Rewrite all of the data below with every occurrence of "blue illuminated curtain" changed to "blue lit curtain", keeping everything else the same. Leave the pictures out of your answer.

_____

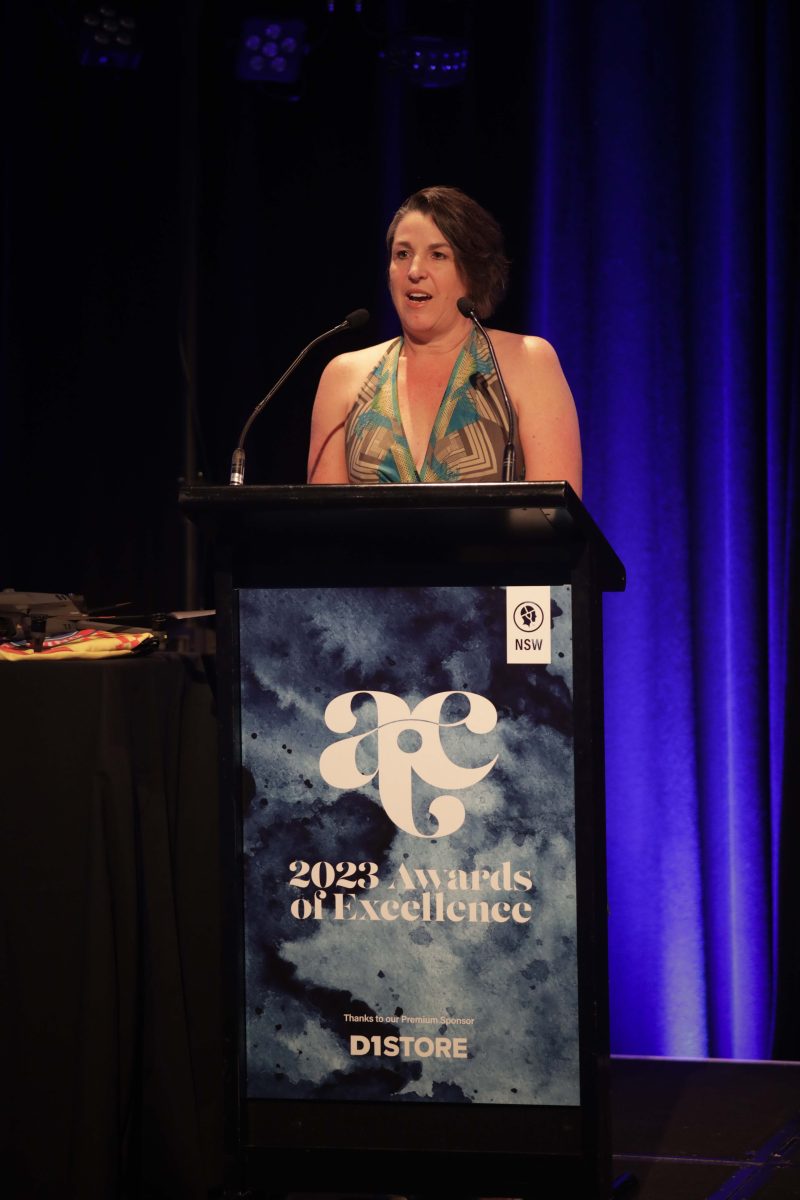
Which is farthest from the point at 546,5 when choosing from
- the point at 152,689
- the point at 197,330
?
the point at 152,689

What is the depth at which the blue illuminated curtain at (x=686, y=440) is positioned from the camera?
3.07 m

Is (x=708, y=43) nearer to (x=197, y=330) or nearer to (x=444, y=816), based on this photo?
(x=197, y=330)

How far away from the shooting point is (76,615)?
1.95 metres

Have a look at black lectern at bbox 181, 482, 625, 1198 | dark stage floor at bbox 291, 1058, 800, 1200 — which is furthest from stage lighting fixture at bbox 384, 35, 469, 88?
dark stage floor at bbox 291, 1058, 800, 1200

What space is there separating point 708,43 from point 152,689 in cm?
234

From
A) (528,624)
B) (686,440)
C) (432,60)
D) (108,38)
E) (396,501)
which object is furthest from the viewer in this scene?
(108,38)

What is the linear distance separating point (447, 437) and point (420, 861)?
85 centimetres

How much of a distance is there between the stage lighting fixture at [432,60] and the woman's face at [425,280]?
1.27 meters

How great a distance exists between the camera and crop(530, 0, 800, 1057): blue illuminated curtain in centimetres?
307

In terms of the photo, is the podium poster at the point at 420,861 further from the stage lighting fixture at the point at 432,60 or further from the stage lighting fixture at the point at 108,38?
the stage lighting fixture at the point at 108,38

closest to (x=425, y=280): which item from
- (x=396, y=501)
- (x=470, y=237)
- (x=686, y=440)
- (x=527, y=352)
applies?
(x=470, y=237)

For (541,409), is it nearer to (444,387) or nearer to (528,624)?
(444,387)

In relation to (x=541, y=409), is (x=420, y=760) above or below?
below

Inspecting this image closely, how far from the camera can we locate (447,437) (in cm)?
218
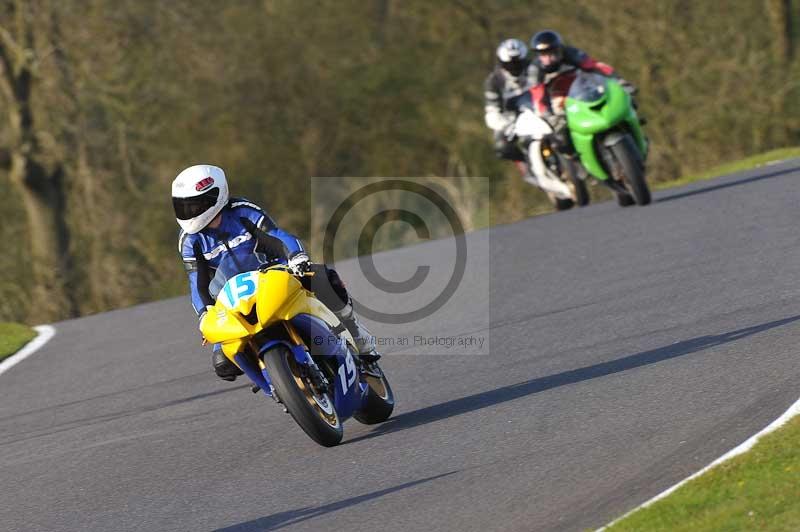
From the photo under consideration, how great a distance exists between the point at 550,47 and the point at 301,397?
868 cm

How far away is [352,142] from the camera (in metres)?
32.9

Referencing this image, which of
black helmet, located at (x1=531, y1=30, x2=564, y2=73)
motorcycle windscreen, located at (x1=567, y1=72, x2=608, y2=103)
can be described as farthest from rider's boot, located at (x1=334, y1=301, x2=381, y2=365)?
black helmet, located at (x1=531, y1=30, x2=564, y2=73)

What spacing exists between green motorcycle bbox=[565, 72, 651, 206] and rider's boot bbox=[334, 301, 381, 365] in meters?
6.47

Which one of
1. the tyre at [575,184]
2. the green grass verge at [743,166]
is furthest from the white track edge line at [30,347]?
the green grass verge at [743,166]

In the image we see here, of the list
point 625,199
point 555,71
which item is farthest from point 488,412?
point 555,71

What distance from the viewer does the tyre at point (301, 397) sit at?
6.87 meters

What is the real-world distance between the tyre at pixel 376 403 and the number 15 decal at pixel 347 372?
369 mm

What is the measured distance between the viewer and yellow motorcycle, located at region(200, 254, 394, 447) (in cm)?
694

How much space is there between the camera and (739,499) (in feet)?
17.0

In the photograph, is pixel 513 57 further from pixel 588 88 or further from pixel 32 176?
pixel 32 176

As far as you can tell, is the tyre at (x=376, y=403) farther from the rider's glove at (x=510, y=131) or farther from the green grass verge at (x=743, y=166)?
the green grass verge at (x=743, y=166)

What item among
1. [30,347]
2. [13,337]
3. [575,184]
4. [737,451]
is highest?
[737,451]

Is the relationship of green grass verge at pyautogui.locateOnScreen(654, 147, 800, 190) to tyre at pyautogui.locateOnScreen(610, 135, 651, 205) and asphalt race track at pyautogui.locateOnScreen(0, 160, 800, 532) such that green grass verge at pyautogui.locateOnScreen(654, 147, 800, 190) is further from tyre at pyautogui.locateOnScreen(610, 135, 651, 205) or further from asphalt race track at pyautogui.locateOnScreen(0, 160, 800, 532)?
asphalt race track at pyautogui.locateOnScreen(0, 160, 800, 532)

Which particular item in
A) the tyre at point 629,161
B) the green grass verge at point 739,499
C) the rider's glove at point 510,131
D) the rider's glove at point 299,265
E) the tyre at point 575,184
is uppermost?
the rider's glove at point 299,265
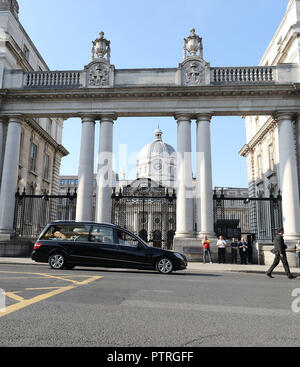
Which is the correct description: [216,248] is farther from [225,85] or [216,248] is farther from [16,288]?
[16,288]

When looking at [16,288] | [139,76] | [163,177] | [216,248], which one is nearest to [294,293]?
[16,288]

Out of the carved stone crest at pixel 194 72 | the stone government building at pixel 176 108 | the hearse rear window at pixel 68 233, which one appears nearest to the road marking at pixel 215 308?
the hearse rear window at pixel 68 233

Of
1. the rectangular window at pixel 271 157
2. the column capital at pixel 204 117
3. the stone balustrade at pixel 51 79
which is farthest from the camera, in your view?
the rectangular window at pixel 271 157

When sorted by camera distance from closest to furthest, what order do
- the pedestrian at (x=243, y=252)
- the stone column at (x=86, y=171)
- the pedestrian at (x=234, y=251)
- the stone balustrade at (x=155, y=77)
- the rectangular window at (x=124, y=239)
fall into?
the rectangular window at (x=124, y=239) → the pedestrian at (x=243, y=252) → the pedestrian at (x=234, y=251) → the stone column at (x=86, y=171) → the stone balustrade at (x=155, y=77)

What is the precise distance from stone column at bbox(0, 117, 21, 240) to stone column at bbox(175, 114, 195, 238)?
1045cm

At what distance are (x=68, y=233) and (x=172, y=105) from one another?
11.7 m

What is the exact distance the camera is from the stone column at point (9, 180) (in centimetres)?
1988

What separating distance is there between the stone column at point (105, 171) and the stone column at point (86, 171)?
0.66 m

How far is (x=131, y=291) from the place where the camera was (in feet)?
22.7

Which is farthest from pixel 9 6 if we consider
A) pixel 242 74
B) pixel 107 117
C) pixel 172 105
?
pixel 242 74

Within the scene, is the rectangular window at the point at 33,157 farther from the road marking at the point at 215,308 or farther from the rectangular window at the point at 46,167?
the road marking at the point at 215,308

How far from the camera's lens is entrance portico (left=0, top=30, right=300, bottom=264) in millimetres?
19281

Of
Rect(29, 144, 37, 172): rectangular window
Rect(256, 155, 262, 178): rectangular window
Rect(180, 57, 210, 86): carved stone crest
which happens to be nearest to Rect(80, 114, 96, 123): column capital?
Rect(180, 57, 210, 86): carved stone crest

_____

■ **Solution to this task**:
Which is farthest from the point at 546,5 when choosing from
- the point at 152,689
- the point at 197,330
?
the point at 152,689

What is the depth at which the blue lit curtain at (x=686, y=440) is positioned from the camera?
3.07 m

Is (x=708, y=43) nearer to (x=197, y=330) or nearer to (x=444, y=816), based on this photo?
(x=197, y=330)

How far away from the shooting point is (76,615)?
1.95 metres

Have a look at black lectern at bbox 181, 482, 625, 1198 | dark stage floor at bbox 291, 1058, 800, 1200 — which is furthest from stage lighting fixture at bbox 384, 35, 469, 88?
dark stage floor at bbox 291, 1058, 800, 1200

What space is there separating point 708,43 from point 152,689 in cm?
234

From
A) (528,624)
B) (686,440)
C) (432,60)
D) (108,38)
E) (396,501)
which object is furthest from the viewer in this scene?
(108,38)

What is the linear distance separating point (447, 437) and point (420, 861)?
85 centimetres

How much of a distance is there between the stage lighting fixture at [432,60] and the woman's face at [425,280]?
1.27 meters

How great a distance exists between the camera and crop(530, 0, 800, 1057): blue lit curtain in centimetres?
307

In terms of the photo, is the podium poster at the point at 420,861 further from the stage lighting fixture at the point at 432,60 or further from the stage lighting fixture at the point at 108,38?
the stage lighting fixture at the point at 108,38

closest to (x=425, y=280): which item from
- (x=396, y=501)
- (x=470, y=237)
- (x=686, y=440)
- (x=527, y=352)
applies?
(x=470, y=237)

For (541,409), is it nearer to (444,387) or nearer to (528,624)?
(444,387)

In relation to (x=541, y=409), is (x=420, y=760) above or below?
below

Inspecting this image closely, how far from the camera can we locate (447,437) (in cm)?
218
From the photo under consideration, how great a distance exists between the point at 550,47 and the point at 301,397?
868 cm

How far away is [352,142] from the camera (in metres)?
32.9

Referencing this image, which of
black helmet, located at (x1=531, y1=30, x2=564, y2=73)
motorcycle windscreen, located at (x1=567, y1=72, x2=608, y2=103)
can be described as farthest from rider's boot, located at (x1=334, y1=301, x2=381, y2=365)?
black helmet, located at (x1=531, y1=30, x2=564, y2=73)

What spacing exists between green motorcycle bbox=[565, 72, 651, 206] and rider's boot bbox=[334, 301, 381, 365] in meters?
6.47

Which one of
1. the tyre at [575,184]
2. the green grass verge at [743,166]
is furthest from the white track edge line at [30,347]?
the green grass verge at [743,166]

In the image we see here, of the list
point 625,199
point 555,71
which item is farthest from point 488,412?
point 555,71

What distance from the viewer does the tyre at point (301, 397) sit at?
6.87 meters

What is the real-world distance between the tyre at pixel 376 403 and the number 15 decal at pixel 347 372?
369 mm

What is the measured distance between the viewer and yellow motorcycle, located at region(200, 254, 394, 447) (in cm)?
694

How much space is there between the camera and (739,499) (in feet)?
17.0

In the photograph, is pixel 513 57 further from pixel 588 88 or further from pixel 32 176?
pixel 32 176

As far as you can tell, is the tyre at (x=376, y=403) farther from the rider's glove at (x=510, y=131) or farther from the green grass verge at (x=743, y=166)?
the green grass verge at (x=743, y=166)

What item among
1. [30,347]
2. [13,337]
3. [575,184]
4. [737,451]
is highest?
[737,451]

Is the relationship of green grass verge at pyautogui.locateOnScreen(654, 147, 800, 190) to tyre at pyautogui.locateOnScreen(610, 135, 651, 205) and asphalt race track at pyautogui.locateOnScreen(0, 160, 800, 532) such that green grass verge at pyautogui.locateOnScreen(654, 147, 800, 190) is further from tyre at pyautogui.locateOnScreen(610, 135, 651, 205) or further from asphalt race track at pyautogui.locateOnScreen(0, 160, 800, 532)?
asphalt race track at pyautogui.locateOnScreen(0, 160, 800, 532)

Which particular item in
A) the tyre at point 629,161
B) the green grass verge at point 739,499
C) the rider's glove at point 510,131
D) the rider's glove at point 299,265
E) the tyre at point 575,184
is uppermost?
the rider's glove at point 299,265
Which is the correct description: [216,248] is farther from [225,85] or [216,248] is farther from [16,288]?
[16,288]

When looking at [16,288] | [139,76] | [163,177] | [216,248], which one is nearest to [294,293]?
[16,288]

Out of the carved stone crest at pixel 194 72 | the stone government building at pixel 176 108 | the hearse rear window at pixel 68 233, which one appears nearest to the road marking at pixel 215 308?
the hearse rear window at pixel 68 233

Of
1. the rectangular window at pixel 271 157
2. the column capital at pixel 204 117
3. the stone balustrade at pixel 51 79
which is farthest from the camera, in your view?
the rectangular window at pixel 271 157

When sorted by camera distance from closest to furthest, what order do
- the pedestrian at (x=243, y=252)
- the stone column at (x=86, y=171)
- the pedestrian at (x=234, y=251)
- the stone balustrade at (x=155, y=77)
- the rectangular window at (x=124, y=239)
fall into?
the rectangular window at (x=124, y=239) → the pedestrian at (x=243, y=252) → the pedestrian at (x=234, y=251) → the stone column at (x=86, y=171) → the stone balustrade at (x=155, y=77)

What is the precise distance from stone column at bbox(0, 117, 21, 240) to stone column at bbox(175, 114, 195, 238)?
1045cm

At what distance are (x=68, y=233) and (x=172, y=105) from one another?
11.7 m

What is the exact distance the camera is from the stone column at point (9, 180) (in centimetres)?
1988

What separating distance is there between the stone column at point (105, 171) and the stone column at point (86, 171)?
0.66 m

How far is (x=131, y=291) from the place where the camera was (in feet)?
22.7

Which is farthest from pixel 9 6 if we consider
A) pixel 242 74
B) pixel 107 117
C) pixel 172 105
?
pixel 242 74

Within the scene, is the rectangular window at the point at 33,157 farther from the road marking at the point at 215,308 or farther from the rectangular window at the point at 46,167?
the road marking at the point at 215,308

How far from the camera's lens is entrance portico (left=0, top=30, right=300, bottom=264) in millimetres?
19281

Of
Rect(29, 144, 37, 172): rectangular window
Rect(256, 155, 262, 178): rectangular window
Rect(180, 57, 210, 86): carved stone crest
which happens to be nearest to Rect(80, 114, 96, 123): column capital?
Rect(180, 57, 210, 86): carved stone crest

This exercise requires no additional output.